Nothing to Envy: Ordinary Lives in North Korea by Barbara Demick
Non-fiction; 316 pages
A National Book Award finalist and National Book Critics Circle finalist, Barbara Demick’s Nothing to Envy is a remarkable view into North Korea, as seen through the lives of six ordinary citizens. “Nothing to Envy” follows the lives of six North Koreans over fifteen years — a chaotic period that saw the death of Kim Il-sung, the unchallenged rise to power of his son Kim Jong-il, and the devastation of a far-ranging famine that killed one-fifth of the population. Taking us into a landscape most of us have never before seen, award-winning journalist Barbara Demick brings to life what it means to be living under the most repressive totalitarian regime today — an Orwellian world that is by choice not connected to the Internet, in which radio and television dials are welded to the one government station, and where displays of affection are punished; a police state where informants are rewarded and where an offhand remark can send a person to the gulag for life. Demick takes us deep inside the country, beyond the reach of government censors. Through meticulous and sensitive reporting, we see her six subjects — average North Korean citizens — fall in love, raise families, nurture ambitions, and struggle for survival.”Nothing to Envy” is a groundbreaking addition to the literature of totalitarianism and an eye-opening look at a closed world that is of increasing global importance. (from Goodreads)
Reading this for a group read this month. The first check-in actually two days from now so I probably won’t be all the way caught up but I am really excited to read this one!
Sense and Sensibility: Authorative Text, Contex, and Criticism (A Norton Critical Edition) by Jane Austen
Classics; 410 pages
The text is that of the 1813 Second Edition (the origins of which can be traced back to 1795). The text is fully annotated and is accompanied by a map of nineteenth-century England. “Contexts” explores the personal and social issues that loom large in Austen’s novel: sense, sensibility, self-control, judgment, romantic attachments, family, and inheritance. Included are writings by Adam Smith, Samuel Johnson, Edmund Burke, Thomas Paine, Mary Wollstonecraft, Hannah Moore, and Maria Edgeworth. “Criticism” collects six early and twelve modern assessments of the novel. Contributors include Alice Meynell, Reginald Farrer, Jan Fergus, Raymond Williams, Marilyn Butler, Mary Povey, Claudia L. Johnson, Gene Ruoff, Patricia Meyer Spacks, Isobel Armstrong, Mary Favret, Deidre Shauna Lynch, Eve Sedgwick, and Deborah Kaplan. A Chronology and a Selected Bibliography are included. (from Goodreads)

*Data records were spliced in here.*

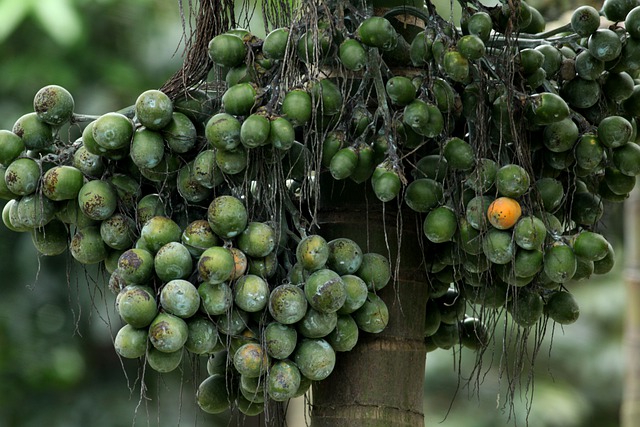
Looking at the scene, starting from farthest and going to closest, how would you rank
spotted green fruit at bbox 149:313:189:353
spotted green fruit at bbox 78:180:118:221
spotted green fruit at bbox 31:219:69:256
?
spotted green fruit at bbox 31:219:69:256
spotted green fruit at bbox 78:180:118:221
spotted green fruit at bbox 149:313:189:353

This is the only copy of Sense and Sensibility that my library had. Besides the novel, included are footnotes, maps, a ‘context’ section that explores social issues at the time of the novel, and essays on the book itself. Interesting!

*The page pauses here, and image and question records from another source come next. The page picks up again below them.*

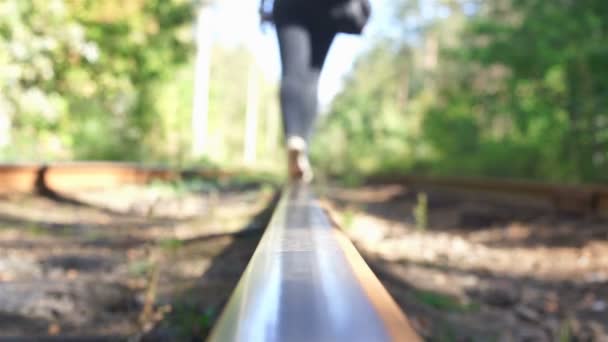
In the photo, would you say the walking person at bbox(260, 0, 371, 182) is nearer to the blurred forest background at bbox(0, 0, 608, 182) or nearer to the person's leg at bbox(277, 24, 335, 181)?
the person's leg at bbox(277, 24, 335, 181)

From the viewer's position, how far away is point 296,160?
3621 millimetres

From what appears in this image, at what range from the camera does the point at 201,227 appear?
14.0 ft

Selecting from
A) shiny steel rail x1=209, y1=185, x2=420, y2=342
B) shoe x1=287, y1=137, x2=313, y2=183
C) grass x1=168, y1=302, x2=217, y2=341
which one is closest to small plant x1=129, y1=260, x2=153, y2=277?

Nim Chimpsky: The Chimp Who Would Be Human by Elizabeth Hess
Science; 384 pages
Could an adorable chimpanzee raised from infancy by a human family bridge the gap between species—and change the way we think about the boundaries between the animal and human worlds? Here is the strange and moving account of an experiment intended to answer just those questions, and the astonishing biography of the chimp who was chosen to see it through.
Dubbed Project Nim, the experiment was the brainchild of Herbert S. Terrace, a psychologist at Columbia University. His goal was to teach a chimpanzee American Sign Language in order to refute Noam Chomsky’s assertion that language is an exclusively human trait. Nim Chimpsky, the baby chimp at the center of this ambitious, potentially groundbreaking study, was “adopted” by one of Dr. Terrace’s graduate students and brought home to live with her and her large family in their elegant brownstone on the Upper West Side of Manhattan.

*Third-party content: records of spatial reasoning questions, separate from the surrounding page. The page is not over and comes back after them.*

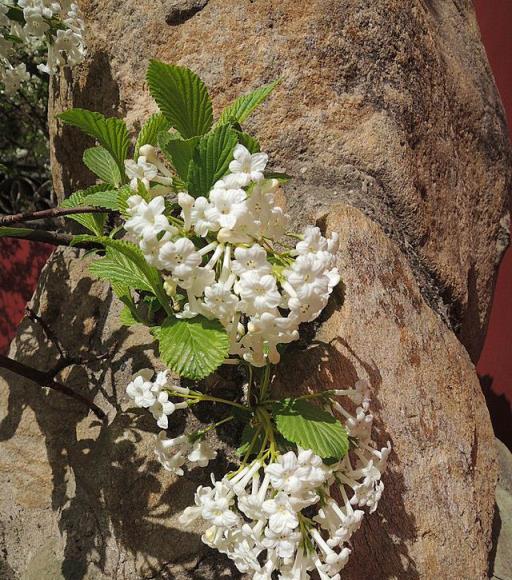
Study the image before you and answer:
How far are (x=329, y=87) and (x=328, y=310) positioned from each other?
66 cm

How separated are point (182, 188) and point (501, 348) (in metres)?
2.79

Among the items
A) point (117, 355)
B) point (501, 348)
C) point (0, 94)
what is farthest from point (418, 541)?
point (0, 94)

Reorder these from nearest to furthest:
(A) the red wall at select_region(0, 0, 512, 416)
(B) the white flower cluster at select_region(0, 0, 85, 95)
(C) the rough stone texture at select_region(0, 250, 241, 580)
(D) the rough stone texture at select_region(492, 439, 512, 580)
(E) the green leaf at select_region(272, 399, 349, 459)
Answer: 1. (E) the green leaf at select_region(272, 399, 349, 459)
2. (C) the rough stone texture at select_region(0, 250, 241, 580)
3. (B) the white flower cluster at select_region(0, 0, 85, 95)
4. (D) the rough stone texture at select_region(492, 439, 512, 580)
5. (A) the red wall at select_region(0, 0, 512, 416)

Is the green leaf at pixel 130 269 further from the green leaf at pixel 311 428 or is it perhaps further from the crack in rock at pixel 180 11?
the crack in rock at pixel 180 11

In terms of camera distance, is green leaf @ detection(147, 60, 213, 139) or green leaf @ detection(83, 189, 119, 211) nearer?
green leaf @ detection(147, 60, 213, 139)

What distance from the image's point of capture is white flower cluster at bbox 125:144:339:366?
888 mm

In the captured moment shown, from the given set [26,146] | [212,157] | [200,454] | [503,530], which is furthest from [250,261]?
[26,146]

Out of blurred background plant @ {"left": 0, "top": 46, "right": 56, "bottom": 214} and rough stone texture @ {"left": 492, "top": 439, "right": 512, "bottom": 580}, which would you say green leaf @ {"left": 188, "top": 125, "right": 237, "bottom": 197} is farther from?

Drawing on interviews with the people who lived with Nim, diapered him, dressed him, taught him, and loved him, Elizabeth Hess weaves an unforgettable tale of an extraordinary and charismatic creature. His story will move and entertain at the same time that it challenges us to ask what it means to be human, and what we owe to the animals who so enrich our lives. (from Goodreads)
This was a total impulse grab from the shelf but it seems interesting!
What have you checked out from the library recently?